■ Source data ■
****************************************
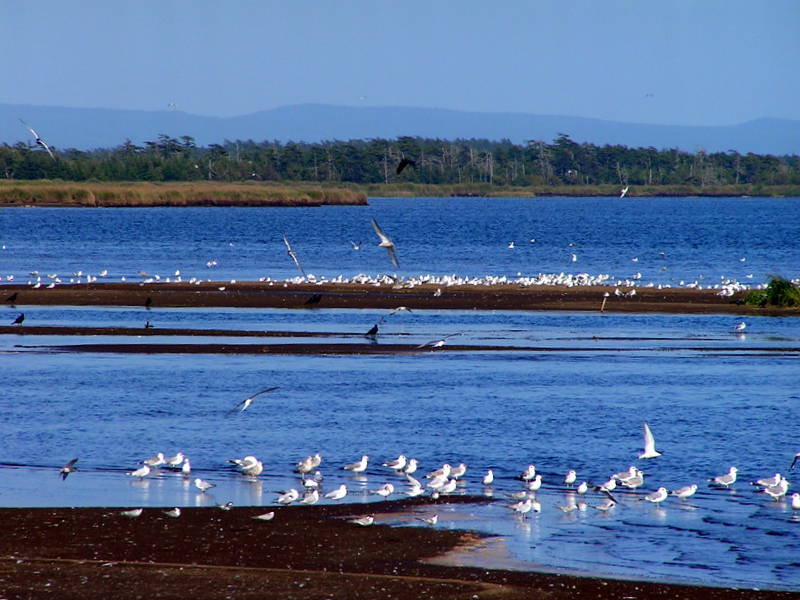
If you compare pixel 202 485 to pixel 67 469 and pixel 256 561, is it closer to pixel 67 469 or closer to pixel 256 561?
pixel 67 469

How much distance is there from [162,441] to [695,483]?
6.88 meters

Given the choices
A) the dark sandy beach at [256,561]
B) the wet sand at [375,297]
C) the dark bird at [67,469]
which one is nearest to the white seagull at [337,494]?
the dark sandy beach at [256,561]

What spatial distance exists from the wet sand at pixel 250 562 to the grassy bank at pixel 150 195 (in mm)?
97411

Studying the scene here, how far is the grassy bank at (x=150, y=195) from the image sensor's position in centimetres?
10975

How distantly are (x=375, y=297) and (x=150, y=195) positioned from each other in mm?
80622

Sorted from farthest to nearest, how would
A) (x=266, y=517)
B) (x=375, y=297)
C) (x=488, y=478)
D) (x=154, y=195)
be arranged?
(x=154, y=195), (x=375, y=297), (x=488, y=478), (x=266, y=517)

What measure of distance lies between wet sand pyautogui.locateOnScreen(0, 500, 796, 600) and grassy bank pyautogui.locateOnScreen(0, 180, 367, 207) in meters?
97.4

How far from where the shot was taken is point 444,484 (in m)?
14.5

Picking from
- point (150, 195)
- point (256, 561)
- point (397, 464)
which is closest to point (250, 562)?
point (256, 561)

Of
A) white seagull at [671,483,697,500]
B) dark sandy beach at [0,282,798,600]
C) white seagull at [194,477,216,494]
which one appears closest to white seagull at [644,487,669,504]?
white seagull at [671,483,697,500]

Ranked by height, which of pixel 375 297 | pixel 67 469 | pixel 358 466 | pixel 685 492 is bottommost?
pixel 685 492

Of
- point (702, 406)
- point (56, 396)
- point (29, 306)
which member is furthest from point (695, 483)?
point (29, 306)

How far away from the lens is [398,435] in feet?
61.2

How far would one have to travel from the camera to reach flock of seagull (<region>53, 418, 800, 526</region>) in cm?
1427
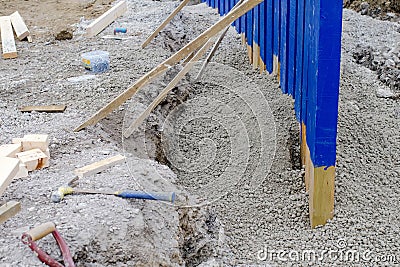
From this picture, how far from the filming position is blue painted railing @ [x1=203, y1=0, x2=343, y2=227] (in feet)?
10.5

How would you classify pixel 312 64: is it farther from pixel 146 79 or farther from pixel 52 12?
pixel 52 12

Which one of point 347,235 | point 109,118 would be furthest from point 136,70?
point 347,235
****************************************
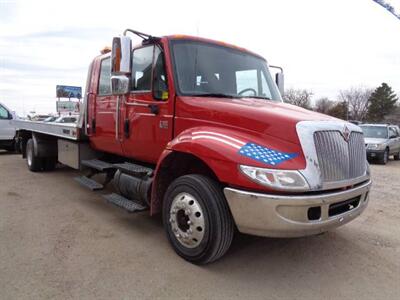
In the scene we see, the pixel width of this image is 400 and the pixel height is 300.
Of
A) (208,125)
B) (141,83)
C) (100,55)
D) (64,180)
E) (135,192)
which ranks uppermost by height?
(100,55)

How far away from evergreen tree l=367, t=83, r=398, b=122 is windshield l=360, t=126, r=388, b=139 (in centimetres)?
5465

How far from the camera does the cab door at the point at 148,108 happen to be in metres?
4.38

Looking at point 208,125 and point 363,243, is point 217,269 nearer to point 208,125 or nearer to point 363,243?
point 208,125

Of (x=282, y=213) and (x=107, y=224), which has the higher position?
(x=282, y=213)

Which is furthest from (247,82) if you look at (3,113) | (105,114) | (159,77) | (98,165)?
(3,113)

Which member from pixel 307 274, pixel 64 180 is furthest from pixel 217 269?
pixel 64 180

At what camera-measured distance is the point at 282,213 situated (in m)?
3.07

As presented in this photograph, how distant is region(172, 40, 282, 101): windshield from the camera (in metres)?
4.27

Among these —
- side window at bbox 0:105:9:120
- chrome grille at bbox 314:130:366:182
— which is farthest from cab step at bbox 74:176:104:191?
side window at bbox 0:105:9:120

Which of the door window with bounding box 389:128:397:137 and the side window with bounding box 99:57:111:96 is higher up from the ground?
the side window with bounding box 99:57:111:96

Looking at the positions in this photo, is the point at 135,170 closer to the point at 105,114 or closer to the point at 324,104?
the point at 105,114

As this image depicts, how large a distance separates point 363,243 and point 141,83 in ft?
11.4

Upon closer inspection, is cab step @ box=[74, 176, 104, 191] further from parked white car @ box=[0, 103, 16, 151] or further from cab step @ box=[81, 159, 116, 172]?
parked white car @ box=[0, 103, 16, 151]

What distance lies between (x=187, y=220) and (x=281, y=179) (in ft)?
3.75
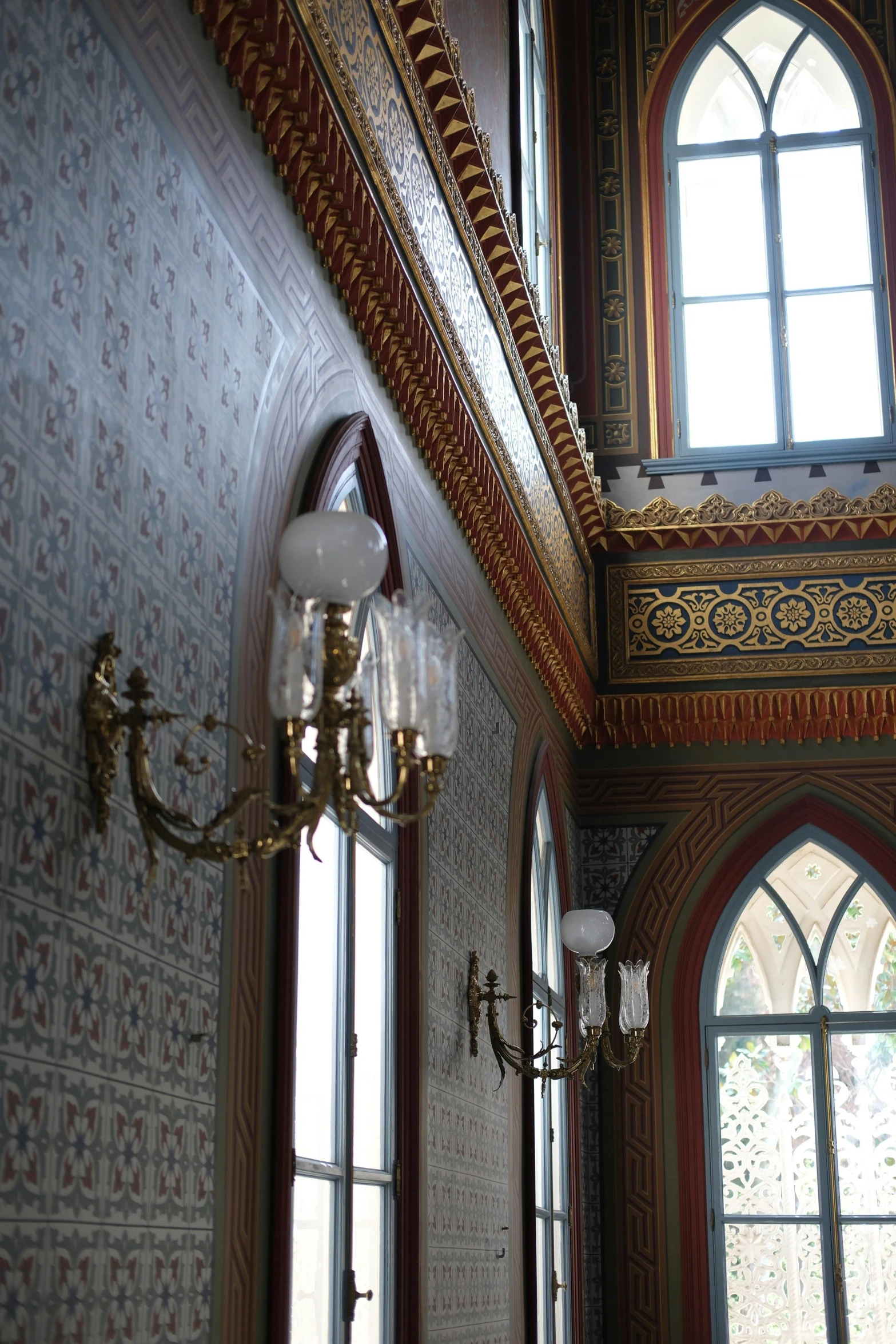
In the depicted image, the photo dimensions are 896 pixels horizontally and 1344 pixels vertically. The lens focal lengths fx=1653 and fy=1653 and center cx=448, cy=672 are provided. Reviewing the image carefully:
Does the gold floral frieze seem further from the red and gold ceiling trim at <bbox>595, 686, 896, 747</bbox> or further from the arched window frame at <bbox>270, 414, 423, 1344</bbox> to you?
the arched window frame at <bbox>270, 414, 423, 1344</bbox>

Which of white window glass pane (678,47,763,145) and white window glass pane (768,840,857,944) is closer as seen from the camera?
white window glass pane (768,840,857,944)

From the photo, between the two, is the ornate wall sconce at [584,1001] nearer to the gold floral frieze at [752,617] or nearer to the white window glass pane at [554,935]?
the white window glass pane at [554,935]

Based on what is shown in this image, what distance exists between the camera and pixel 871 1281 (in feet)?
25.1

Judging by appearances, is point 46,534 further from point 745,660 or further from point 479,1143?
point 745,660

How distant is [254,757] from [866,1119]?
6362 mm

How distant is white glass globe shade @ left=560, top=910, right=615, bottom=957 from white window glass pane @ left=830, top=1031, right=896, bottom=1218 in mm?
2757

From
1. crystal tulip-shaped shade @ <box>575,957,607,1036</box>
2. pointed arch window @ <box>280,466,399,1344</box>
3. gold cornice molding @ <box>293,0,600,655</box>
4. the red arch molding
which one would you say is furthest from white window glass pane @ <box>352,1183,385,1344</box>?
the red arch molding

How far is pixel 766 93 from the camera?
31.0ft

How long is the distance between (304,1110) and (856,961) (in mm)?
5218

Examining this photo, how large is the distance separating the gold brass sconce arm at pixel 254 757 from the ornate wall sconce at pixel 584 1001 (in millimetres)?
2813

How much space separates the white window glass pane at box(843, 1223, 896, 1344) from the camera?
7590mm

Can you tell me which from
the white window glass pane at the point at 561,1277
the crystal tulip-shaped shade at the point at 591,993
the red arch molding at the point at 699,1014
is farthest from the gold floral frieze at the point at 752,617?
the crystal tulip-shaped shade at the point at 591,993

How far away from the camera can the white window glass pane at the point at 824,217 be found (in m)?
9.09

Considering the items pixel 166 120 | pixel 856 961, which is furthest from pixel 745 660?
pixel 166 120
****************************************
Please rewrite the entries starting at the line that contains "If you compare" and ending at the line that contains "6.88 meters", keeping the requests as they are but multiplying every number in the answers (pixel coordinates and distances) by 0.2. Round each result to the same number of decimal places the original had, with halves rounded up.

■ Task output ■
If you compare pixel 202 485 to pixel 67 469 and pixel 256 561, is it closer to pixel 67 469 or closer to pixel 256 561?
pixel 13 94

How much distance is there from [162,441] to [695,483]?
1.38 meters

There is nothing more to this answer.